1. The value of \(\sqrt{(-16)}\) is

(a) -4i
(b) 4i
(c) -2i
(d) 2i

2. The value of \(\sqrt{(-144)}\) is

(a) -12i
(b) 12i
(c) -10i
(d) 2i

3.  The value of \(\sqrt{-25}+3\sqrt{-4}+2\sqrt{-9}\) is

(a) -17i
(b) 15i
(c) 17i
(d) 8i

4. if z lies on |z| = 1, then 2/z lies on

(a) a circle
(b) an ellipse
(c) a straight line
(d) a parabola

5. If ω is an imaginary cube root of unity, then (1 + ω – ω²)⁷ equals

(a) 128 ω
(b) -128 ω
(c) 128 ω²
(d) -128 ω²

6. The value of i¹³⁵ is

(a) 1
(b) -1
(c) i
(d) -i

7. Let z1 and z2 be two roots of the equation z² + az + b = 0, z being complex.
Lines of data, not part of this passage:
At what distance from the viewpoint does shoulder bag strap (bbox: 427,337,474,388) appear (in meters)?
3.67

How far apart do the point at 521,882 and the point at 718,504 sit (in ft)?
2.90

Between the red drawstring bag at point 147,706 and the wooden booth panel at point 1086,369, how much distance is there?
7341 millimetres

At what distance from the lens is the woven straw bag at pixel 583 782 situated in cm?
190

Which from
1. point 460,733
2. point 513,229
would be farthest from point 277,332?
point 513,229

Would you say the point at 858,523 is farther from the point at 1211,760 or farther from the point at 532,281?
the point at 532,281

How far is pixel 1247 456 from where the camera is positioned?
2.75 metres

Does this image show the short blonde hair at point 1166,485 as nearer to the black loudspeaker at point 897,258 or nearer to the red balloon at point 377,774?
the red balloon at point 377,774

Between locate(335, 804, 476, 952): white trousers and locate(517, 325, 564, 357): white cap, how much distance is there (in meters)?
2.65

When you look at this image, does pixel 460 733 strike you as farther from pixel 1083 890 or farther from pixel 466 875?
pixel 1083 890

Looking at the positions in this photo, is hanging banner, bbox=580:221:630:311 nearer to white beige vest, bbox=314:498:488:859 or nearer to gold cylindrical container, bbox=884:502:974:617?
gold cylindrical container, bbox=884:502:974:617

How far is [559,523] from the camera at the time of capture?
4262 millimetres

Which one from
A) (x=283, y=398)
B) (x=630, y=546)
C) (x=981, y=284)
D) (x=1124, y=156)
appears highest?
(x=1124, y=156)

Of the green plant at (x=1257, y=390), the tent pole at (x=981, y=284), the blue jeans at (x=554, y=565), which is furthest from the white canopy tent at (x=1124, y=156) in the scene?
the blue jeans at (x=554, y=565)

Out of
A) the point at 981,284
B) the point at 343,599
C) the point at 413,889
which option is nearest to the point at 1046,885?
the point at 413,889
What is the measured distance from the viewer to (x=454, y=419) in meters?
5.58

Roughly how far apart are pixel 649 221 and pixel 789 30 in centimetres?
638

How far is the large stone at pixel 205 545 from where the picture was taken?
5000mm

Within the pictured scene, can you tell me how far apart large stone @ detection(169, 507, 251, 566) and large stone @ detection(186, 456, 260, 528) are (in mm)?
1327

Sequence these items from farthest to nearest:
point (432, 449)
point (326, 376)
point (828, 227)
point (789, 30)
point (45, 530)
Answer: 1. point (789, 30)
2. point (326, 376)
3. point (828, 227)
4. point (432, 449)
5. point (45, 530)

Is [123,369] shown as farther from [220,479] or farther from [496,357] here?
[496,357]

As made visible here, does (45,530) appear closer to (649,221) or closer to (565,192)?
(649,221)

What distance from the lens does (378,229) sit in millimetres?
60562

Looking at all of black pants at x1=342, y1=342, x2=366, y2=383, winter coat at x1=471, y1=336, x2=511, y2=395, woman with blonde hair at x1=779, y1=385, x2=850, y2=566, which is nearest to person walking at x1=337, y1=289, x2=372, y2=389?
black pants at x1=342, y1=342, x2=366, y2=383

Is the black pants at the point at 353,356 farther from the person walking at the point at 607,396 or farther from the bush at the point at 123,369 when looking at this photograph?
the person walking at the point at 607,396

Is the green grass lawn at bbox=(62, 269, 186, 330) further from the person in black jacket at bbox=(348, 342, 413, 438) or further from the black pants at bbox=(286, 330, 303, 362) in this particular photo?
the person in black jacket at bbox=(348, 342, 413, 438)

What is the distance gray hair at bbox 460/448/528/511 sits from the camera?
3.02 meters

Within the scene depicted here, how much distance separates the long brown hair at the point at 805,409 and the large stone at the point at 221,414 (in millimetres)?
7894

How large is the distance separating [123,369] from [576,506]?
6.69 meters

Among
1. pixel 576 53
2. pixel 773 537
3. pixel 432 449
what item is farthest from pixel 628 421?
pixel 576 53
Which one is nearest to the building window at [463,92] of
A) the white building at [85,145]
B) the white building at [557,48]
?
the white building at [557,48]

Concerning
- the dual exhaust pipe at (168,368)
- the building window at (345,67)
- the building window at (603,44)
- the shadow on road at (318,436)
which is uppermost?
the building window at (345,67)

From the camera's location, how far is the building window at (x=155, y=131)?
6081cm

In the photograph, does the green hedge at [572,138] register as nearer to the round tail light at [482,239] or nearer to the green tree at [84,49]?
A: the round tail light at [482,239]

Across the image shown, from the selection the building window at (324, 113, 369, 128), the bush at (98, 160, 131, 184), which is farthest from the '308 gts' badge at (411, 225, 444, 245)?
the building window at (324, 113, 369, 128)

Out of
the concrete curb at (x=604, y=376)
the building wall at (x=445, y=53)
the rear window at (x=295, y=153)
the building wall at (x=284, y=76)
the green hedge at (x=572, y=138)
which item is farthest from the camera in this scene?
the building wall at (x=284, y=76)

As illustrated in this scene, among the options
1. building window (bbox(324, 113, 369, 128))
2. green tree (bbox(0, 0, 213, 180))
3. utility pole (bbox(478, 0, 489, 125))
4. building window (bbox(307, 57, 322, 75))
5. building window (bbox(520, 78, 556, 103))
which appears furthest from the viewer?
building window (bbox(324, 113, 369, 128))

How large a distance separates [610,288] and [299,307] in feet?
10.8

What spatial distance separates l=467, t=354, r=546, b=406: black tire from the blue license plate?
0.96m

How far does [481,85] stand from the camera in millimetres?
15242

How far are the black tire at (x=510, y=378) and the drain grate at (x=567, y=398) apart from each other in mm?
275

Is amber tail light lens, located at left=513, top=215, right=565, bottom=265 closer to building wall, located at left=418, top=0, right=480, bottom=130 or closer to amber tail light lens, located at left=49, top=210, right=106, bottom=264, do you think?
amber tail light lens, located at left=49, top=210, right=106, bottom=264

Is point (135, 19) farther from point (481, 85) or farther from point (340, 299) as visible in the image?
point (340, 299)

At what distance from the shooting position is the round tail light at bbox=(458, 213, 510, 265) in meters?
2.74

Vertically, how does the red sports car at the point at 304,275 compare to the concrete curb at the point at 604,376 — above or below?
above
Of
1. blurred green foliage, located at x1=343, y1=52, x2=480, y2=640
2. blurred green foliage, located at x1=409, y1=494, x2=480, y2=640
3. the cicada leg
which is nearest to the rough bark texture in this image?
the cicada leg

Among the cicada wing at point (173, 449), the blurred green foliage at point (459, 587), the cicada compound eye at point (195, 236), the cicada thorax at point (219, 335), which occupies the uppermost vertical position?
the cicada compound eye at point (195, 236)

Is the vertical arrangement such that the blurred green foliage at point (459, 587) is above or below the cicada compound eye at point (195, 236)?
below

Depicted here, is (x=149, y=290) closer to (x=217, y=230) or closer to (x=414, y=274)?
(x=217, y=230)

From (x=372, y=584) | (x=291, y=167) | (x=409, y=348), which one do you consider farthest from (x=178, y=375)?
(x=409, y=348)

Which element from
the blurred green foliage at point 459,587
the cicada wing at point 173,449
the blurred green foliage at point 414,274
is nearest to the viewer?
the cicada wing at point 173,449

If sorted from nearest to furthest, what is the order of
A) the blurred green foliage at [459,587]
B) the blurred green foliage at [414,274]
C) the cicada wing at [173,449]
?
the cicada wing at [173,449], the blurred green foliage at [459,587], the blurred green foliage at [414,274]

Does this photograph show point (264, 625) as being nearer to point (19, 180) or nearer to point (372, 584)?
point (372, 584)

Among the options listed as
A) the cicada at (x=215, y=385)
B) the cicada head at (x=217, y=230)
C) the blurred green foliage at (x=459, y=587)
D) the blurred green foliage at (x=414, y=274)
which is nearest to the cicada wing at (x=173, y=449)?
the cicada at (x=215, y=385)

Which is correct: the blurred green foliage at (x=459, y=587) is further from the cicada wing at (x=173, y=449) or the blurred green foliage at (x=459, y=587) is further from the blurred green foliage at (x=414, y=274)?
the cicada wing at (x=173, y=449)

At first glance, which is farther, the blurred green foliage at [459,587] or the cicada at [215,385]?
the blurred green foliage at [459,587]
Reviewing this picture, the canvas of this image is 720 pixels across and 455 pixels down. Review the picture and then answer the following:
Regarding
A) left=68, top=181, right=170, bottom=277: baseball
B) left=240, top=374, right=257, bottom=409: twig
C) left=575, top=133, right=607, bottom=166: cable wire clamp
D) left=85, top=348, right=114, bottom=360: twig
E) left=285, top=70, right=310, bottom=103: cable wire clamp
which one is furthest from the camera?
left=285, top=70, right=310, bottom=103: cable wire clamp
Further assume that the origin, z1 and z1 form an equilateral triangle. Then

(a) a² = b
(b) a²= 2b
(c) a² = 3b
(d) a² = 4b

8. The curve represented by Im(z²) = k, where k is a non-zero real number, is

(a) a pair of striaght line
(b) an ellipse
(c) a parabola
(d) a hyperbola 

9. The value of x and y if (3y – 2) + i(7 – 2x) = 0

(a) x = 7/2, y = 2/3
(b) x = 2/7, y = 2/3
(c) x = 7/2, y = 3/2
(d) x = 2/7, y = 3/2

10. Find real θ such that (3 + 2i × sin θ)/(1 – 2i × sin θ) is imaginary

(a) θ = nπ ± π/2 where n is an integer
(b) θ = nπ ± π/3 where n is an integer
(c) θ = nπ ± π/4 where n is an integer
(d) None of these

11. If arg (z) < 0, then arg (-z) – arg (z) =

(a) π
(b) -π
(c) -π/2
(d) π/2

12. The modulus of 3 + 4i is

(a) 5
(b) 25
(c) 15
(d) -5

13. The modulus of 5 + 3i is

(a) \(\sqrt{34}\)
(b) 25
(c) 15
(d) -5

14. The value of 1+ i² + i⁴ + i⁶ + i⁸ + ........+ i²⁰

(a) 1
(b) 2
(c) -1
(d) 3

15. Number of solutions of the equation z²+|z|² =0  is

(a) 1
(b) 2
(c) 3
(d) infinitely many

16. If ∣z−4∣<∣z−2∣, its solution is given by

(a) Re(z)>0
(b) Re(z)<0
(c) Re(z)>3
(d) Re(z)>2

17. If a + ib = c + id, then

(a) a² + c² = 0
(b) b² + c² = 0
(c) b² + d² = 0
(d) a² + b² = c² + d²

18.  If a complex number z lies in the interior or on the boundary of a circle of radius 3 units and centre (– 4, 0), the greatest value of |z +1| is

(a) 4
(b) 6
(c) 3
(d) 10

19. If 1 – i, is a root of the equation x2 + ax + b = 0, where a, b ∈ R, then the value of a – b is

(a) -4
(b) 0
(c) 2
(d) 1

20. The simplified value of (1 – i)³/(1 – i³) is

(a) 1
(b) -2
(c) -i
(d) 2i

Answer 2

1. Answer: (b) 4i

Explanation: Given,

  \(=\sqrt{(16)}\times\sqrt{(-1)}\)

= 4i {since i = \(\sqrt{(-1)}\)}

2. Answer: (b) 12i

Explanation: Given,

  \(=\sqrt{(144)}\times\sqrt{(-1)}\)

= 12i {since i = \(\sqrt{(-1)}\)}

3.  Answer: (c) 17i

Explanation: \(\sqrt{-25}+3\sqrt{-4}+2\sqrt{-9}\)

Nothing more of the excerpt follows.